I felt like I was there.

The cold seeped into my bones as I read about frigid nights bundled under too many blankets.

Fear invaded my heart at the idea that I was being watched every second of every day, every email, blog post, communication monitored.

It was as if I, too was walking the frozen walkways of PUST, the English-language university just outside of Pyongyang where journalist and writer Suki Kim spent six months teaching the "creme de la creme" of North Korean students.


I'm talking about the immersive writing in Kim's 2015 investigative reporting memoir, WITHOUT YOU, THERE IS NO US, about the time she spent as an writer pretending to be a missionary pretending to be nothing more than an English teacher in the elusive regime that, in recent days, has infiltrated American news with fight and American people with fear.

We've all heard the stories about North Korea amping up its missile testing; we've probably either seen or read about the tweets sent by our president in reaction to said missile tests; and a lot of people are wondering what it means.

It reignited, in me at least, a curiosity about this regime. 

I'm fascinated by the idea of North Korea; that there exists a country out there that is closed-off from the rest of our increasingly global world? That they hate Americans—me—and are groomed to do so by their government? That apparently you can (but probably shouldn't) visit, but only on state-sponsored, highly controlled trips?
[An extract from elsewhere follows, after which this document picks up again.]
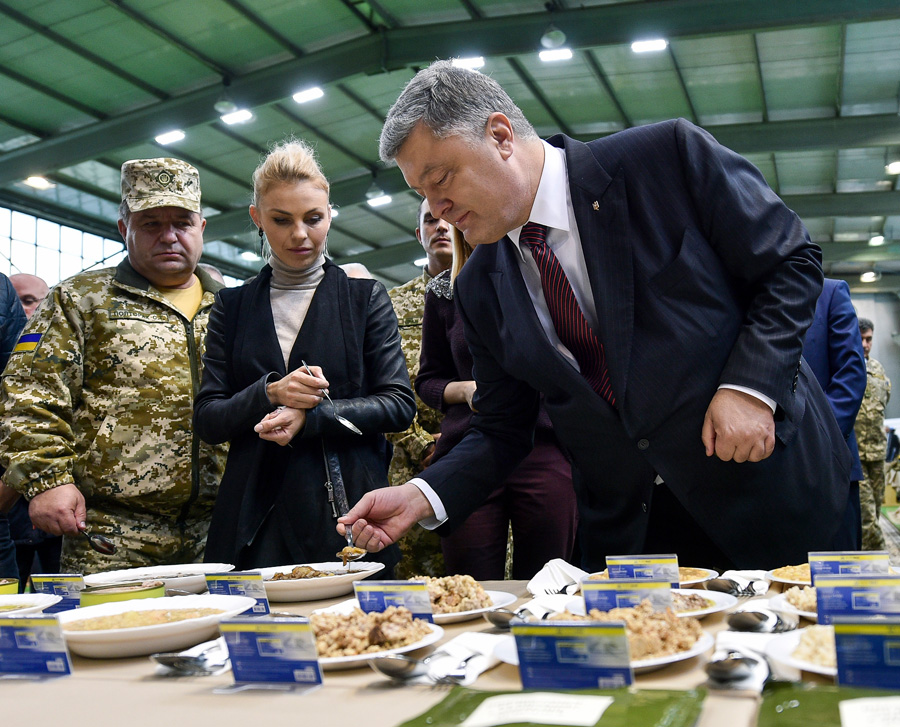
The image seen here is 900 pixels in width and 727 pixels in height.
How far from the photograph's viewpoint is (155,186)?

It's a mystery and an enigma.

I bought my copy of Kim's book in part as a reaction to a controversy it sparked; there are those who decry her description of the book as investigative journalism because it has such a strong memoirist element. I read an article Kim had written in defense, and being a woman who finds investigative reporting and memoir equally intriguing, I thought a combination of the two would be simply entrancing.

I wasn't wrong.

The book gripped me, nearly from the first page. Kim does an excellent job of placing the reader right there with her in the narrative, to the point where I began to feel affection for the young men she taught in the same motherly way she did.

And it's timely, now more than ever as headlines are nearly constantly filled with news about the reclusive country in the north of the Korean Peninsula.

If you're interested in North Korea or in politics or in good books written with a strong narrative, I would have to recommend you buy this book. It's well worth it.